## [Extract]
• • • • • • •

No one disputes the star quality of players like Carmelo Antony – he is, what is he – an outragously gifted athlete, who is brilliant at playing his game. However his is a talent which sucks the life out of all others and needs the ball all the time as he does not know how to play without it. Can he play second fiddle? The answer for Melo is no – he’s a great soloist, but one that eveyone else must adapt to accomodate his ‘me-first’ style.
Recruitment Lesson No3 of the Jeremy Lin story is….. don’t be obsessed by big names and big reputations. When you are building your organisation, you start with a clear philosophy – a clear style of play – of how you want your team to function. You then build a culture that encourages the behaviours that deliver this style, recruiting the personnel who have the attributes to fit into the scheme. The big name might be the glamour pick – and what on the surface might feel like a safer option due to industry renown – in reality is a high risk move to drop in a centrafugal talent into a team framework that had developed without him.
4. You’ve Got To Be Careful of Linsanity
It’s no metaphor to say that Jeremy Lin is taking the US by storm – his remarkable story, winning personality and oh-so-punable name – is creating a cultural movement across the States – complete with it’s own language, dress and sense of community. The phenomenon has even got it’s own name – Linsanity – and so if you’ve never been on a bandwagon before, jump on board now and feel it for yourself.
But this brings us to the final lesson the Jeremy Lin story has to teach us.Recruitment Lesson No4 is to be ever mindful of the power of emotions generated by group think; the momentum driven by crowds can set the agenda, stifle intelligent debate and create onclusions based on feelings, rather than sober analysis. How often have we agreed to a requisition, a candidate, a technology supplier or a strategy, because everyone else in the room seemed to think it was a good idea? When everyone else goes Linsane, it’s worth while taking a step back from the exuberance and recognise, once more, what the facts are
Jeremy Lin deserves his plaudits, but he has, as yet, only started 4 NBA games* in his young career, and a few weeks ago, nobody even knew his Li – name.
Wise Man Say helps companies with their social recruiting. Available for hire: strategy, training, do-ing. Contact Hung at email@example.com or 0207 739 9358
*5 after another Linspired victory against the Minnesota TimberWolves on Saturday 12th February
Great post Hung - I have been waiting on a Lin/Recruiting motivational post. As a long time (at times suffering) Knick I am just as captivated by this story as most. Thanks for sharing this with the RBC.
Good post, Hung Lee—
The Linsanity you speak of has lessons for recruiters and I also liked your effective use of photos to bring a visual impact to your narrative.
Jeremy Lin is the real deal on the front-end of this NBA season. And right about now there are a few scouts, coaches and general managers biting their collective lips for letting this talented player get away or get passed over. They may be reevaluating their assessment and recruitment process as they explain their faux pas to interested reporters.

• • • • • • •

Dataset records
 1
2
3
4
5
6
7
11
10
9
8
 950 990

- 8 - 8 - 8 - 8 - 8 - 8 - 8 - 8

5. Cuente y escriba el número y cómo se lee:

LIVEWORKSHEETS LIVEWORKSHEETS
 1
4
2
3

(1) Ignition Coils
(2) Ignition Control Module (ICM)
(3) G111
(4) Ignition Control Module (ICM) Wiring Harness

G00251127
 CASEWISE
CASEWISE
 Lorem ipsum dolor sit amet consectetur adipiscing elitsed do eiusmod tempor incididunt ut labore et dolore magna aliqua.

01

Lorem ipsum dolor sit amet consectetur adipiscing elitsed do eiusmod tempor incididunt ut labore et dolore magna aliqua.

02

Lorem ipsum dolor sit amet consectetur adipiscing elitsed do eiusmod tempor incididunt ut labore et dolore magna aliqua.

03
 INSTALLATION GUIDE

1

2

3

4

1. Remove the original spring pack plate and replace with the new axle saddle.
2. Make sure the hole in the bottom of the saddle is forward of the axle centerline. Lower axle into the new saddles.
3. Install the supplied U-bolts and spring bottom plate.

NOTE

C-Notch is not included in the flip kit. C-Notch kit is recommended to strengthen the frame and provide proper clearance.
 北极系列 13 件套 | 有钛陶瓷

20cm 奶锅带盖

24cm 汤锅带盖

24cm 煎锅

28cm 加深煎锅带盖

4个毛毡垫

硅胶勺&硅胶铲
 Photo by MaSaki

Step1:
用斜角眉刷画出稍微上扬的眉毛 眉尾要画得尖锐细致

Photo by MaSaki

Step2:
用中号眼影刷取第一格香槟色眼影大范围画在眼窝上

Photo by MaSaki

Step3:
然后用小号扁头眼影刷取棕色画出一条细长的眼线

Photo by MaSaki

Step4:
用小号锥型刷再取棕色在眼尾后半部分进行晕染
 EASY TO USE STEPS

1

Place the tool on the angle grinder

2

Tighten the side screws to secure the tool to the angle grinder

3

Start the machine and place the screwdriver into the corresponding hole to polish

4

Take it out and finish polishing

• • • • • • •

## [Work order A]
Render this sentence from the Jeremy Lin post in Spanish: "When you are building your organisation, you start with a clear philosophy – a clear style of play – of how you want your team to function."
## [Work order B]
The Jeremy Lin post names several things people may agree to because everyone else in the room seemed to think it was a good idea. List all of them.
## [Work order C]
Take everything from "No one disputes" down to "his ‘me-first’ style." in the Jeremy Lin post and write it out again, swapping "soloist" for "solo artist".

## [Reply A]
Cuando construyes tu organización, empiezas con una filosofía clara —un estilo de juego claro— sobre cómo quieres que funcione tu equipo.

## [Reply B]
- a requisition
- a candidate
- a technology supplier
- a strategy

## [Reply C]
No one disputes the star quality of players like Carmelo Antony – he is, what is he – an outragously gifted athlete, who is brilliant at playing his game. However his is a talent which sucks the life out of all others and needs the ball all the time as he does not know how to play without it. Can he play second fiddle? The answer for Melo is no – he’s a great solo artist, but one that eveyone else must adapt to accomodate his ‘me-first’ style.